Particle physics, which I studied at university, always felt to me like some type of science fiction: we can't “see” any of the particles the physicists believe exist – quarks, neutrinos, the Higgs boson - they are too small to be measured by any of today's instrumentation. We can only follow their trails through our world and see where they might have been and what effects they caused.

Scientists use their imagination to “probe” below the surface. How much more imaginative can you get than String Theory: we are all fundamentally made of tiny vibrating strings! But science is based on experimentation and proof, so it is not just enough to have a theory, you must design experiments to attempt to prove or disprove it. Well, actually, nothing can ever be proven to be true: in science there is no absolute truth: there is only the “best fit theory” that has yet to be proved wrong. I also studied Philosophy of Science and was deeply impressed by the logical argument about White Swans and Black Swans: just because up until this point in your life you have only seen White Swans, don't assume Black Swans don't exist. What a healthy attitude towards all of life: expect the unexpected, don't assume you know it all, have seen it all.

Scientists are always searching for the Theory of Everything, the “rules” which will completely explain our world, but all along the road is the debris of theories that were once believed and then proved wrong. Science is dynamic, always on the move, creative, magical. Scientist are always asking “What if...?”. So do fiction writers. Just pick up a copy of New Scientist, for example. Some of the reports on the research that is being carried out sounds more like fiction than fact!

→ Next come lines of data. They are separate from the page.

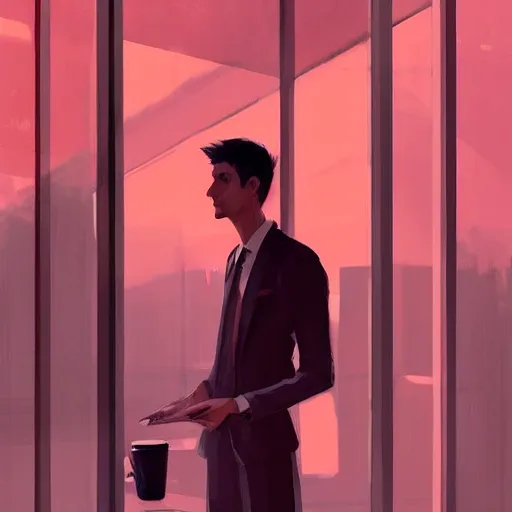 Image similar to concept art by greg rutkowski, very tall and slim young man, standing drinking a coffee looking out a large rectangular window inside a futuristic office, reddish exterior lighting, scifi, highly detailed portrait, digital painting, artstation, concept art, smooth, sharp foccus ilustration, artstation hq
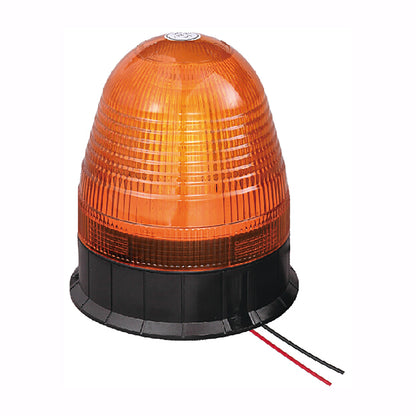 Orange warning light with black base on a white background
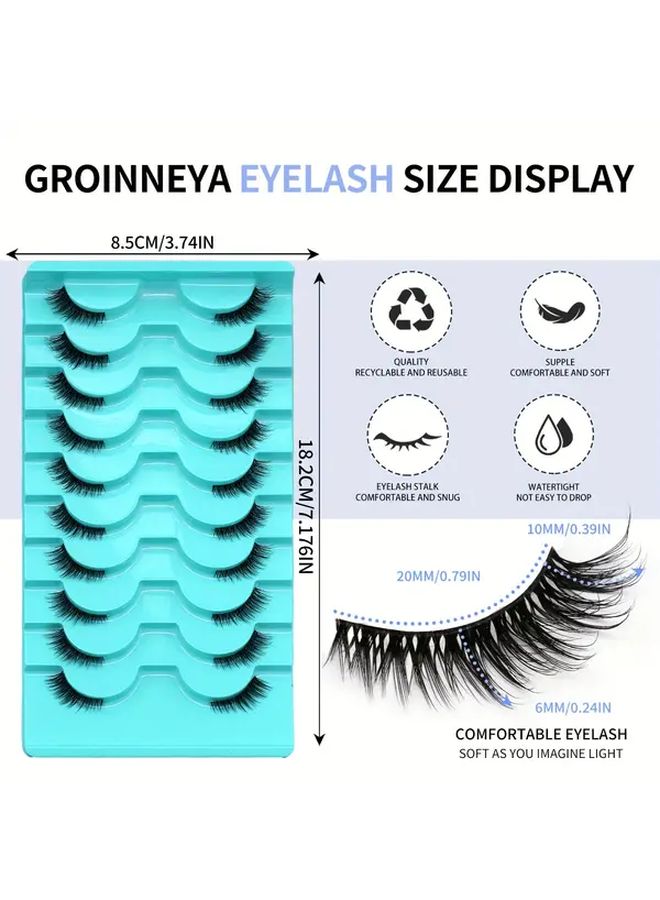 10 Pairs GROINNEYA Natural Cat Eye False Eyelashes F05 Fluffy Wispy 3D Faux Mink Soft Strips Reusable - Image 4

Studying physics taught me that curiosity is a virtue, that asking questions is vital. I may not have continued on into a career in the lab, but I hope I never stop wondering, never stop asking questions.

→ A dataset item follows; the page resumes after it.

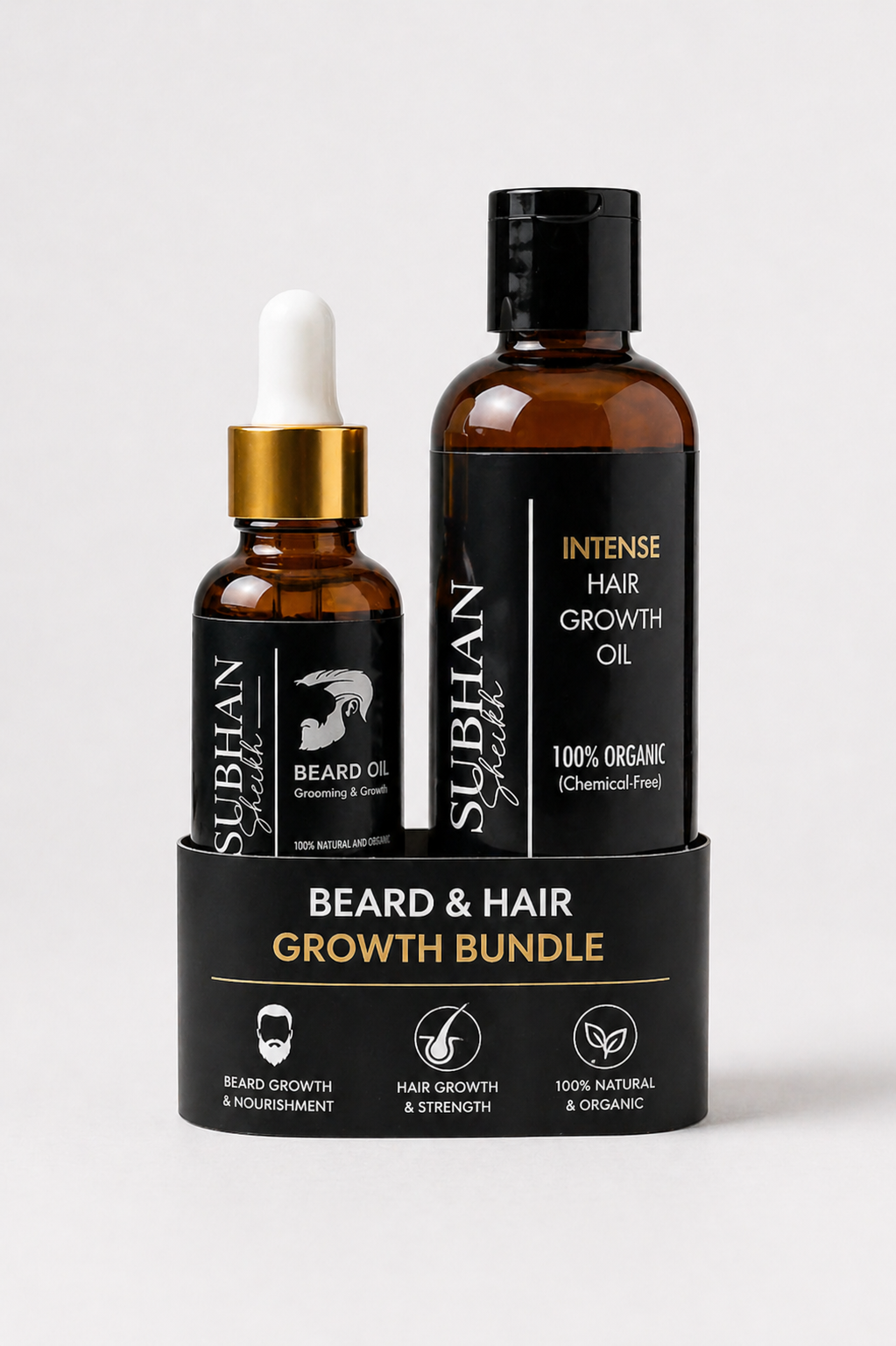 Organic Beard Growth and Grooming Oil + Organic Hair Growth Oil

Thank you so much for having me on your blog and asking me questions!



Next stop on the Virtual Book Tour: Nov 18th, Sue Guiney's Blog

Previous stops on the tour: Literary Minded
, Keeper of the Snails

For more information about Tania's Walking the White Road Virtual book tour, visit HERE!

6 comments:

Clare Dudman said...

Very interesting interview - questions and answers...excellent weirdness (and I mean that as a compliment!)

Tania Hershman said...

Excellent weirdness - what an excellent comment! Thanks for stopping by, Clare. It's fun, this virtual touring!

Sarah Hilary said...

Thanks for this, Vanessa, and Tania. It never fails to astound me, Tania, how you started at a point where I feel no empathy or understanding (I'm talking about science at which I was and am a dunce) and from there wove such wonderful words and stories for which I feel SUCH a connection. Astounding.

Lynne and Sarah said...

This is a great piece, Vanessa and Tania. Thank you. I love that quote about the imagination as a muscle, and used it in my creative writing class this morning! Plaits is a good story - one of my favourites in the collection.

Tania Hershman said...

Sarah, thank you, that means a lot to me, connection is what I guess we are all striving for with this.

Lynne and Sarah (which one of you??), how lovely that I have already been quoted! Thank you!

Debi said...

That weaving together of science and fiction (though not science fiction) reminds me a bit of Primo Levi.

Like Sarah Hilary, my knowledge of science is sketchy at best, but you (and Clare BTW) have a way of drawing in the most science-challenged of readers and making the subject appear fascinating and packed with potential.